Record excerpts:
-- -- --

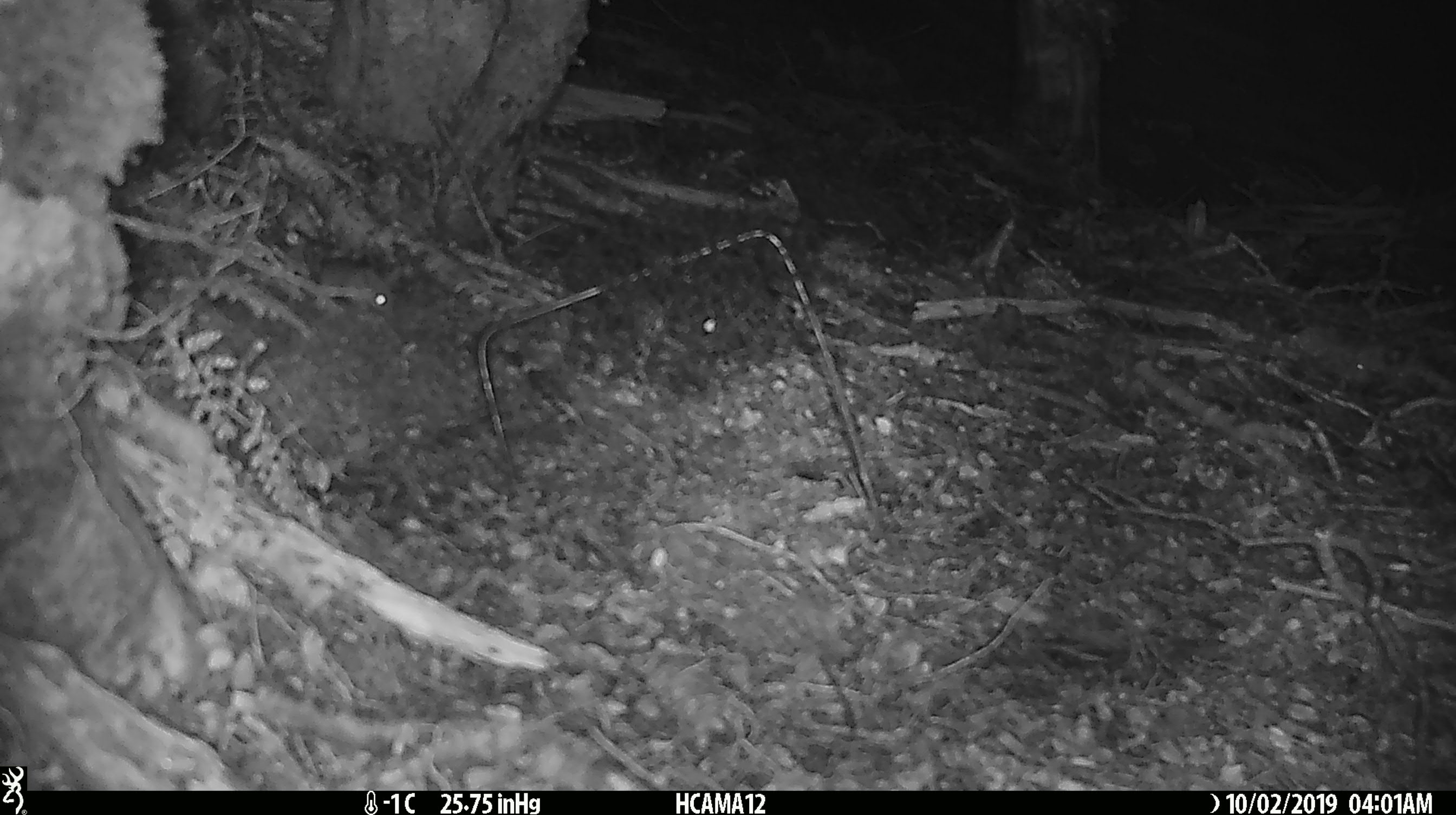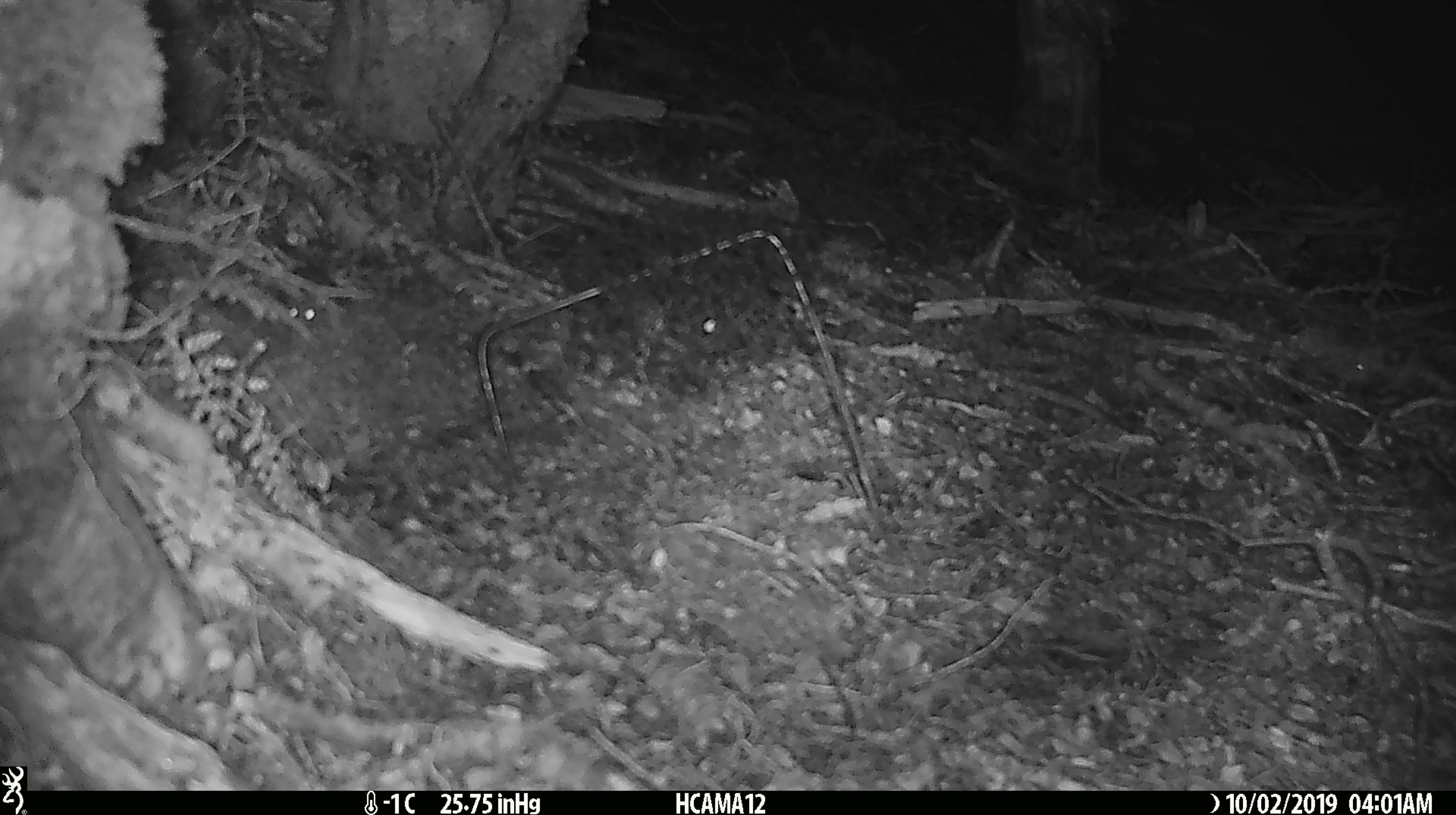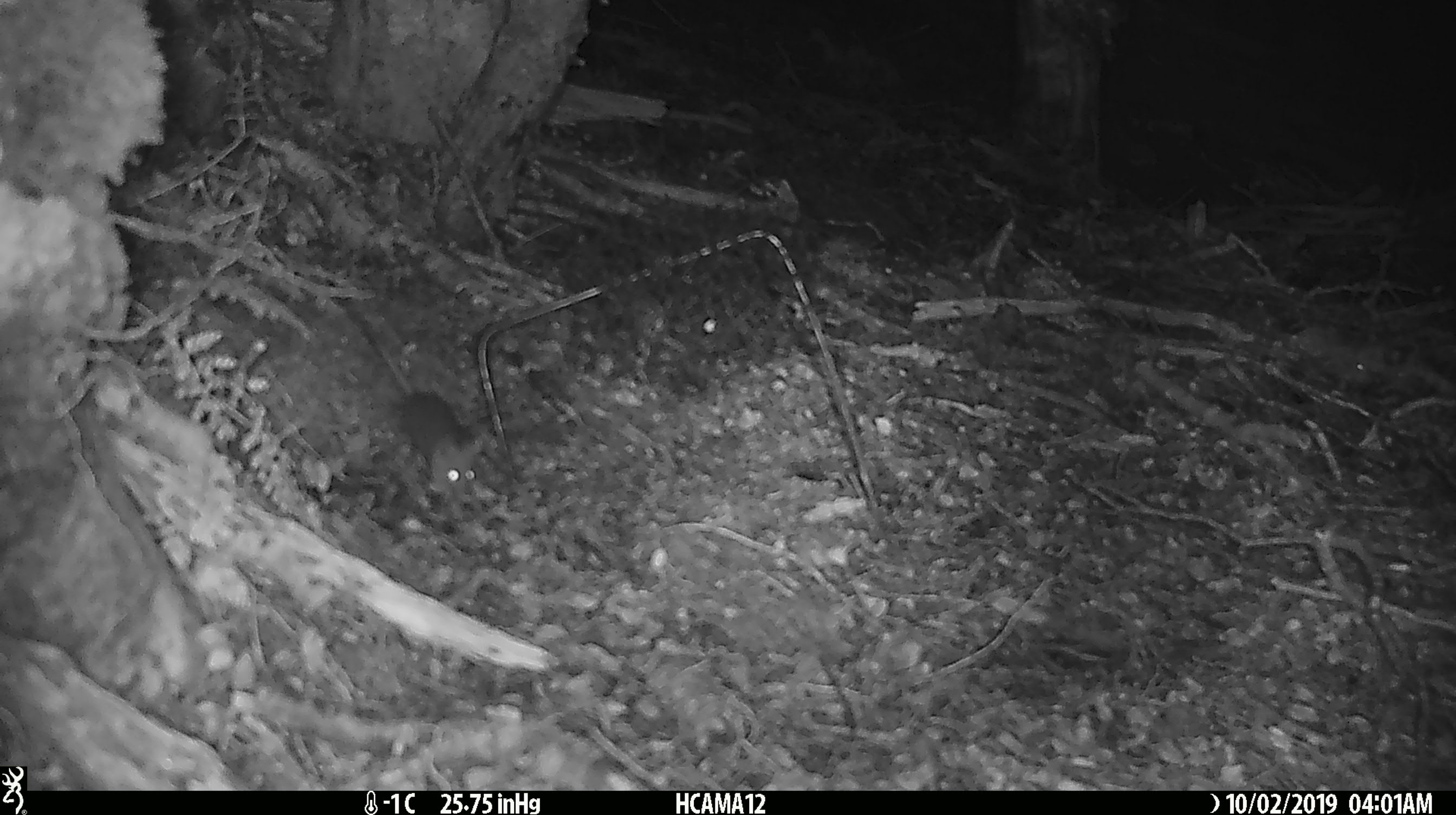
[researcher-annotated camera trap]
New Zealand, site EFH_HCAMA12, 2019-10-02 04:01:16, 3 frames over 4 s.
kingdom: Animalia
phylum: Chordata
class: Mammalia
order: Rodentia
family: Muridae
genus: Mus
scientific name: Mus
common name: mouse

-- -- --

Assigned task: Omit the pictures, then quote the rest of the material above exactly.

Solution to this task:
[researcher-annotated camera trap]
New Zealand, site EFH_HCAMA12, 2019-10-02 04:01:16, 3 frames over 4 s.
kingdom: Animalia
phylum: Chordata
class: Mammalia
order: Rodentia
family: Muridae
genus: Mus
scientific name: Mus
common name: mouse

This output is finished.